In Dubai, the main stock index declined 0.6pc, following a nearly 2pc surge in the prior session. Weighed down by banking stocks, Emirates NBD Bank saw its sharpest one-day drop in nearly three months, tumbling over 4pc, while Dubai Islamic Bank retreated 1.6pc.
Abu Dhabi’s stock index ended flat, holding its ground after rebounding in the prior session from a two-day sell-off at record highs. ADNOC Gas edged down 0.3pc, while Abu Dhabi Commercial Bank gained 0.3pc, continuing Monday’s advance.
Nadaf noted that Abu Dhabi market retains upside potential, backed by robust fourth-quarter results and solid economic projections, though oil price volatility remains a key watchpoint.
Qatar’s stock index added 0.1pc, driven by banking shares.

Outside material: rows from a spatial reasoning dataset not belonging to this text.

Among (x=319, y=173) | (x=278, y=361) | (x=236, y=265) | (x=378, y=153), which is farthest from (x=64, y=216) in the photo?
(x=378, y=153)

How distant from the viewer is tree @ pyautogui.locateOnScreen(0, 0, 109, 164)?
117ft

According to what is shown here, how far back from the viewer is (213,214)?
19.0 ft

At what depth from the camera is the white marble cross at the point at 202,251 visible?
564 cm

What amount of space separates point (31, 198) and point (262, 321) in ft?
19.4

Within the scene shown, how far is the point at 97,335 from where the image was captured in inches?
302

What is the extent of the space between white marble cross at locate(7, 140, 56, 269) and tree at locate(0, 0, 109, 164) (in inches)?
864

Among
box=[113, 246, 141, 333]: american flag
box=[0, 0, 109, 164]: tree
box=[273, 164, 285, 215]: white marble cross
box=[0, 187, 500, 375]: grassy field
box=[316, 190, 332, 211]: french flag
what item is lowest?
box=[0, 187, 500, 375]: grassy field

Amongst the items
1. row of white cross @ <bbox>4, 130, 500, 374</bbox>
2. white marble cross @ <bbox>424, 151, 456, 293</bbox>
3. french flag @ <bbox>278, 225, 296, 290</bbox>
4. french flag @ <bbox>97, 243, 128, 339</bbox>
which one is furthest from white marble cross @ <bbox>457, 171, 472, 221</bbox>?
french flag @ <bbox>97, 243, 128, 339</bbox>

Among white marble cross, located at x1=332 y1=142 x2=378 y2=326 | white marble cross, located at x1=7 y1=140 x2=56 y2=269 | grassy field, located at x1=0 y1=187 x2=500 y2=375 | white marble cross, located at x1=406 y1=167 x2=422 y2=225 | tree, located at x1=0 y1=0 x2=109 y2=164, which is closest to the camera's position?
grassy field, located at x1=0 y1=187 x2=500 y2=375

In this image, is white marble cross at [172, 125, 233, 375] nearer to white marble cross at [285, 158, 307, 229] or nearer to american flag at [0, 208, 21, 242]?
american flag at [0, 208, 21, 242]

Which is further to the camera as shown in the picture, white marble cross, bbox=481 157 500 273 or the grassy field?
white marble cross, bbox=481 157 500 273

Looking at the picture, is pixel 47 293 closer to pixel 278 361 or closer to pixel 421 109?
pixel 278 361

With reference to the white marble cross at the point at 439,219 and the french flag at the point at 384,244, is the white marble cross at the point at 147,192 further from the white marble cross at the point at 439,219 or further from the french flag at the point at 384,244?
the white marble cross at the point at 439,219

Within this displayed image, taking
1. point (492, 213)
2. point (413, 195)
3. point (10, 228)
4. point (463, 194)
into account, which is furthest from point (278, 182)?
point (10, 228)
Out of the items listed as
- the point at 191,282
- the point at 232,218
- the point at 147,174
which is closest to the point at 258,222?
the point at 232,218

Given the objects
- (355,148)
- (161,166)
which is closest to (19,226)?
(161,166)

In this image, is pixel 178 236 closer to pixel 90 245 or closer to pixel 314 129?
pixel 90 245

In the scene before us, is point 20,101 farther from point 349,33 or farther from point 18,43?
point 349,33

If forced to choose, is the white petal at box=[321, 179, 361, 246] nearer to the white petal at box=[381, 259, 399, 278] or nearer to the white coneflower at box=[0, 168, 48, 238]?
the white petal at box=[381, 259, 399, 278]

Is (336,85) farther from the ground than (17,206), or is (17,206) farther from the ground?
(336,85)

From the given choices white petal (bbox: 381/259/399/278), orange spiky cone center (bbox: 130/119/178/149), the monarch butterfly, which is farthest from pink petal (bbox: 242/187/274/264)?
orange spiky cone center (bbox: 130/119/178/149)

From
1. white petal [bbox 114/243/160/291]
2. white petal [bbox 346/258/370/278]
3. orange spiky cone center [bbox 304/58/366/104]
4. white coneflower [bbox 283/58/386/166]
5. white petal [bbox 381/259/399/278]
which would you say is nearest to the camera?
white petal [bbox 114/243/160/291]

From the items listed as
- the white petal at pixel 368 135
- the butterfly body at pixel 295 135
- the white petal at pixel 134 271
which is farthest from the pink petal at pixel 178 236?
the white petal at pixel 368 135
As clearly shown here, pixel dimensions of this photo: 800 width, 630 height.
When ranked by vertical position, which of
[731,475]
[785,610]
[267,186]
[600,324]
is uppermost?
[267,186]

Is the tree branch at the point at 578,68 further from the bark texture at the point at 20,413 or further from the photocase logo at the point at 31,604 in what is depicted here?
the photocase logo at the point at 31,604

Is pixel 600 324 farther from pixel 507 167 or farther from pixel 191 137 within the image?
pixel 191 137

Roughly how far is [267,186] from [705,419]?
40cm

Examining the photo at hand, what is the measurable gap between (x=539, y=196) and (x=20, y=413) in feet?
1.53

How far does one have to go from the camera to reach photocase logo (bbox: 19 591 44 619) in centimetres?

Qatar National Bank, the region’s largest lender, gained 0.5pc, extending momentum from its best daily performance since mid-October in the previous session.
US-based private credit investment firm 5C Investment Partners announced a strategic partnership with the Qatar Investment Authority to expand its direct lending platform.
Outside the Gulf, Egypt’s blue-chip index slipped 0.9pc with a sell-off led by banking stocks. Commercial International Bank, the country’s largest private lender, fell 1.3pc. Talaat Moustafa Group declined 1.6pc, reversing gains from the previous session, after the real estate developer reported a 43pc rise in full-year profits on Monday and secured a promotion to the mid cap segment of the FTSE Russell Global Equity Index Series.